* [Verilen Alıntı]
Bu yazı, tam yarım asır evvel 1973 yılında 28 yaşında bir imam-hatip olarak tarafımızsan hazırlanıp İstanbul Süleymaniye Camii minberinden hutbe formunda okunmuştur. Ara başlık ilaveleri dışında hiçbir değişiklik yapılmamıştır. Ali Rıza Demircan
Yüce Rabbimiz Hayat Nizamı’mız Kur’ân-ı Kerîm’de şöyle buyurur:
«And olsun ki biz her ümmete Allah’a kulluk edin, Tâğût’tan kaçının diyen bir Peygamber göndermişizdir…»(1)
İlk şerîatını tebliğ eden Hz. Âdem’den, son ve mütekâmil şerîatını tebliğ eden Hz. Muhammed’e kadar İslâm Dini’ni sunan bütün Peygamberlerin kaçınılmasını bildirdikleri Tâğût nedir acaba?
Kur’ân-ı Kerîm’de sık sık geçen Tâğût, Kur’ân’a has bir terimdir ve şu mânalara gelir:
a) Arzuları ilahlaştırılan nefis Tâğût’tur.
b) Allah’ın emir ve yasaklarını tanımayan, İslâm Dini ile çatışan düzen ve düsturlara çağıran her fert ve kurum Tâğût’tur.
c) Allah’tan başka zatında güç görülen eşya, insan ve putlar Tâğût’tur. Şeytan Tâğût’tur.
d) Allah’ın şeriatı ile çatışan bütün gelenekler, esas alınan bütün rejimler, kapitalizm ve laisizim türü sistemler Tâğût’tur. (2)
Mahiyetini açıklamaya çalıştığımız Tâğût’u yani Allah’ın emirleri ve yasaklan ile çatışan nefsi, fertleri, önderleri, rejimleri – sistemleri ve ilkeleri ret etmedikçe, hâkimiyetin yalnızca Allah’a ve O’nun yasalarına ait olduğu tasdik edilmedikçe İslâm ve onu yaşama olan ibâdet gerçekleştirilemez.
Bu gerçeği Rabbimiz şöyle bildiriyor:
«Dinde zorlama yoktur. Artık doğru yol ile eğri yol birbirlerinden ayrılmıştır. O halde kim Tâğût’u tanımayıp da Allah’a îman ederse muhakkak ki, kopması mümkün olmayan en sağlam kulpa yapışmıştır. Allah çok iyi işitici ve bilicidir.» (3)

* [İstenen Görevler]
1 – Alıntıda "İlk şerîatını tebliğ" sözlerinden "sistemler Tâğût’tur. (2)" sözlerine kadar uzanan kısmı aynen aktarır mısınız?
2 – Alıntıda harflerle sıralanan maddelerde Tâğût olarak sayılanlar nelerdir?

* [Çıkarılan Kayıtlar]

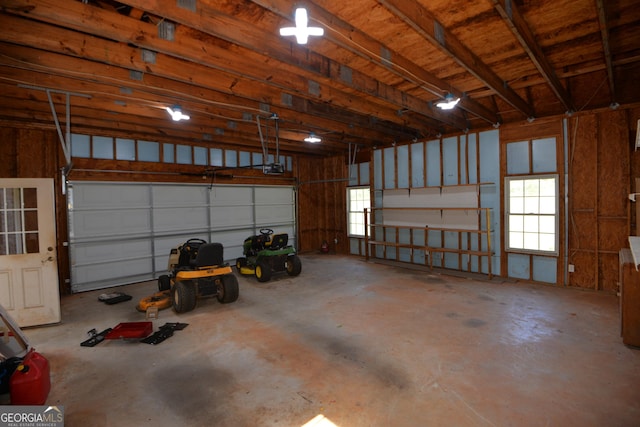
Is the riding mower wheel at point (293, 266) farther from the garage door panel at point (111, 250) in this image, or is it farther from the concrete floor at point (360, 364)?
the garage door panel at point (111, 250)

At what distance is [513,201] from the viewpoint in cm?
609

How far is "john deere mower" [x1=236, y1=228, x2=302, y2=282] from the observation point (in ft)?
20.9

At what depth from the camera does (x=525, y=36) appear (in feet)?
9.92

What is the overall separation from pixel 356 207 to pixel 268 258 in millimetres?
3874

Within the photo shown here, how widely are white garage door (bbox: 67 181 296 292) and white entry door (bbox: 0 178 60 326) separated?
1.95 metres

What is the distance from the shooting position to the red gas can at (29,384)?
7.49 ft

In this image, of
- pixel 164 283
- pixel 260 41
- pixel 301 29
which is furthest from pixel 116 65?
pixel 164 283

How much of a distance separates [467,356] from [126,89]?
5.36 metres

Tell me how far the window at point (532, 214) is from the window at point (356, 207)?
3.79 meters

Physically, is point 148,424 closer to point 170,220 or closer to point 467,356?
point 467,356

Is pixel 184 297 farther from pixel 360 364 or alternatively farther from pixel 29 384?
pixel 360 364

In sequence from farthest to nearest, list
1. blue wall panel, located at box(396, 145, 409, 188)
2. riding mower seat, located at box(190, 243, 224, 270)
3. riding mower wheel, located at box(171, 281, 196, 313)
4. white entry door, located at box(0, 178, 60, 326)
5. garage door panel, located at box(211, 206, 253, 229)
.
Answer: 1. garage door panel, located at box(211, 206, 253, 229)
2. blue wall panel, located at box(396, 145, 409, 188)
3. riding mower seat, located at box(190, 243, 224, 270)
4. riding mower wheel, located at box(171, 281, 196, 313)
5. white entry door, located at box(0, 178, 60, 326)

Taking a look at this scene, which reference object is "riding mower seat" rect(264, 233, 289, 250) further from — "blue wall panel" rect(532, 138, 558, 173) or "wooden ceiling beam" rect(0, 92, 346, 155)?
"blue wall panel" rect(532, 138, 558, 173)

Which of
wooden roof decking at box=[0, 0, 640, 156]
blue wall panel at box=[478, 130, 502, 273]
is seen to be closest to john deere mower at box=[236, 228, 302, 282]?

* [Yanıt Olarak]
1 –
İlk şerîatını tebliğ eden Hz. Âdem’den, son ve mütekâmil şerîatını tebliğ eden Hz. Muhammed’e kadar İslâm Dini’ni sunan bütün Peygamberlerin kaçınılmasını bildirdikleri Tâğût nedir acaba?
Kur’ân-ı Kerîm’de sık sık geçen Tâğût, Kur’ân’a has bir terimdir ve şu mânalara gelir:
a) Arzuları ilahlaştırılan nefis Tâğût’tur.
b) Allah’ın emir ve yasaklarını tanımayan, İslâm Dini ile çatışan düzen ve düsturlara çağıran her fert ve kurum Tâğût’tur.
c) Allah’tan başka zatında güç görülen eşya, insan ve putlar Tâğût’tur. Şeytan Tâğût’tur.
d) Allah’ın şeriatı ile çatışan bütün gelenekler, esas alınan bütün rejimler, kapitalizm ve laisizim türü sistemler Tâğût’tur. (2)

2 –
- Arzuları ilahlaştırılan nefis
- Allah'ın emir ve yasaklarını tanımayan, İslâm Dini ile çatışan düzen ve düsturlara çağıran her fert ve kurum
- Allah'tan başka zatında güç görülen eşya, insan ve putlar; Şeytan
- Allah'ın şeriatı ile çatışan bütün gelenekler, esas alınan bütün rejimler, kapitalizm ve laisizim türü sistemler